_ИСХОДНЫЙ ТЕКСТ_
++++++++++++++++++++
Итак, почти не зная языка, я поехал в Алма-Ату, чтобы возглавить офис Совета. За четыре года я успел довольно успешно поработать и даже встретить свою бывшую жену. Потом вместе с ней мы переехали в Москву. Не припомню даже, чтобы меня что-то особенно тогда удивляло в России. Может быть, потому что я приехал подготовленным: до того был пару раз в Москве — приезжал на свадьбу друзей и в отпуск.
Пока я работал в Алма-Ате, в Казахстане разразился экономический бум. Средняя зарплата в те времена там была больше, чем в России, каждый месяц открывали новые гостиницы, рестораны и бары. Банковская система намного опередила российскую: те предложения, что недавно появились в Москве, существовали там еще в конце 1990-х. После стабильной американской жизни все казалось немного безумным и дико интересным. В Москве я испытывал примерно такие же ощущения — все дико и интересно, — но еще в большем масштабе. Кажется, если теперь я вернусь в Америку, смогу жить только в Нью-Йорке: где еще найдешь столько жизни?
С чем определенно стало лучше в Москве сейчас — так это с едой. Раньше было всего два варианта: ужасные забегаловки и дорогие рестораны, которые выглядели как кафе «Пушкин», но еда в них была как в тех же забегаловках. Средним классом считался какой-нибудь «Il Патио» или «Планета суши» — какое счастье, что теперь суши стало поменьше. Из странных мест незабвенным останется разбитной бар Hungry Duck. Я туда не особо даже и ходил. Это был просто выдающийся по омерзительности бар — заглядываешь на пять минут и в ужасе уходишь.
++++++++++++++++++++
_О ЗАДАНИИ_
Скопируйте дословно отрывок из текста о жизни в Алма-Ате и Москве, который начинается словами, где есть «Пока я работал», и заканчивается на «найдешь столько жизни?».

_РАЗДЕЛ ДАННЫХ_
++++++++++++++++++++
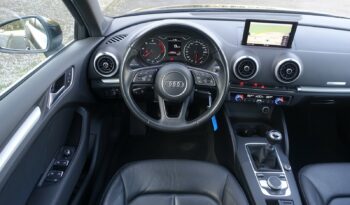 AUDI A3 SPORTBACK 2.0L TDI 150 CH complet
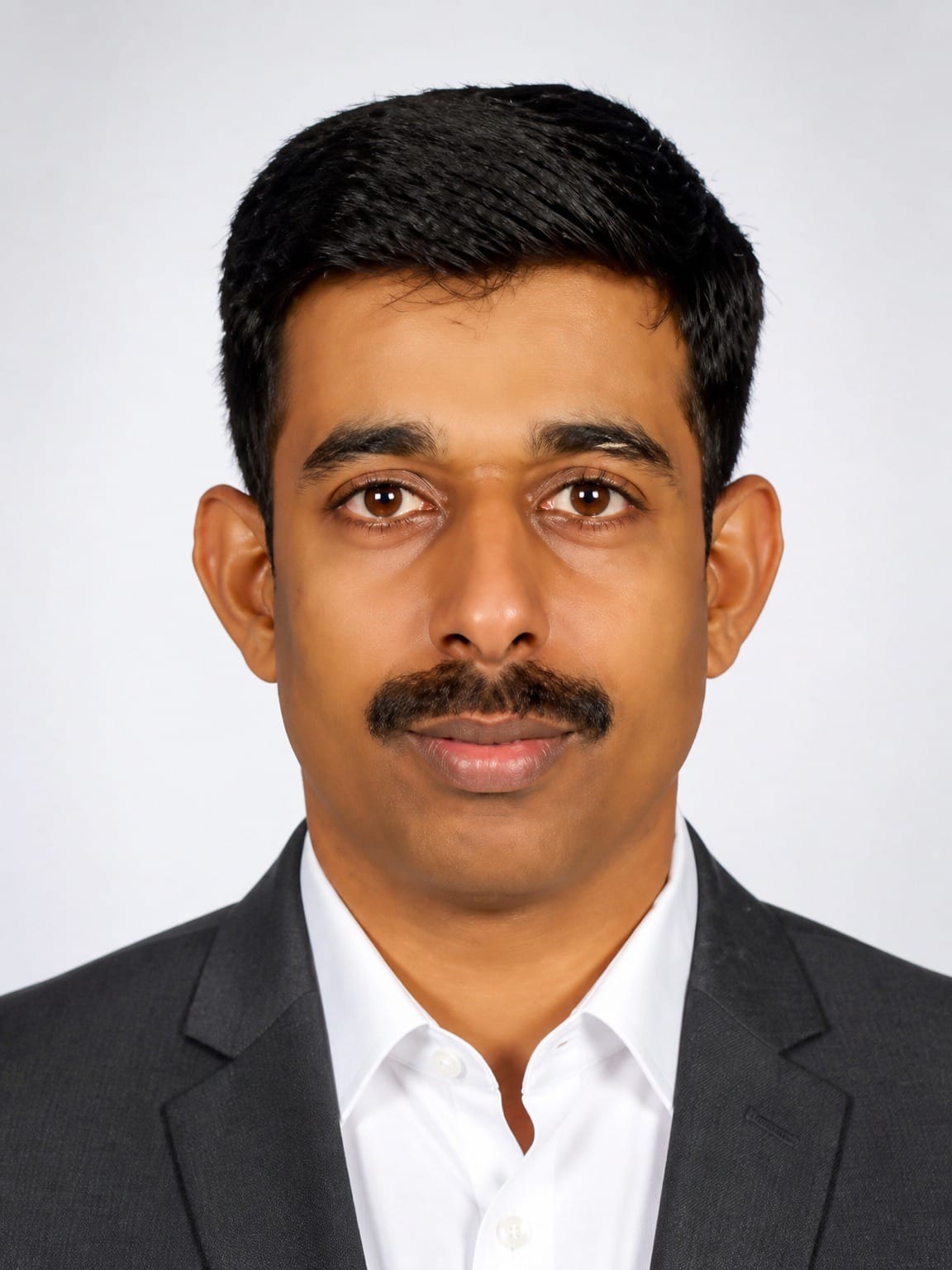 Toms Mathew Mulavelil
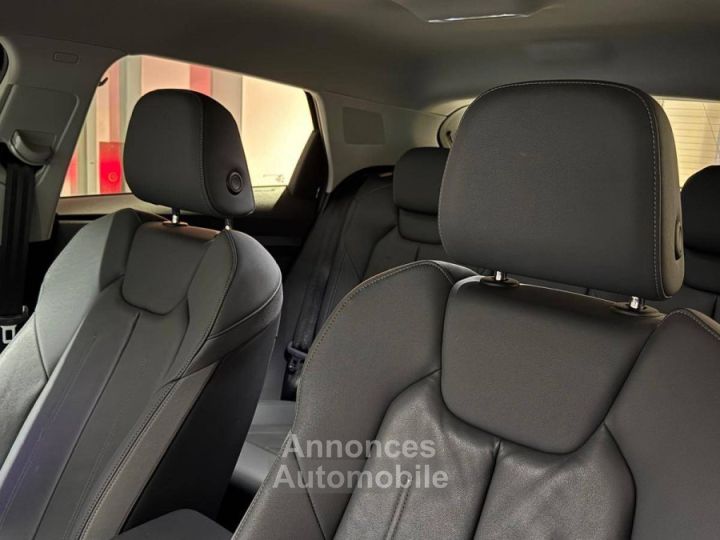 Audi A1 ALLSTREET Allstreet 35 TFSI 150 ch S tronic 7 Design Luxe - 9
++++++++++++++++++++
_ВЫПОЛНЕННОЕ ЗАДАНИЕ_
Пока я работал в Алма-Ате, в Казахстане разразился экономический бум. Средняя зарплата в те времена там была больше, чем в России, каждый месяц открывали новые гостиницы, рестораны и бары. Банковская система намного опередила российскую: те предложения, что недавно появились в Москве, существовали там еще в конце 1990-х. После стабильной американской жизни все казалось немного безумным и дико интересным. В Москве я испытывал примерно такие же ощущения — все дико и интересно, — но еще в большем масштабе. Кажется, если теперь я вернусь в Америку, смогу жить только в Нью-Йорке: где еще найдешь столько жизни?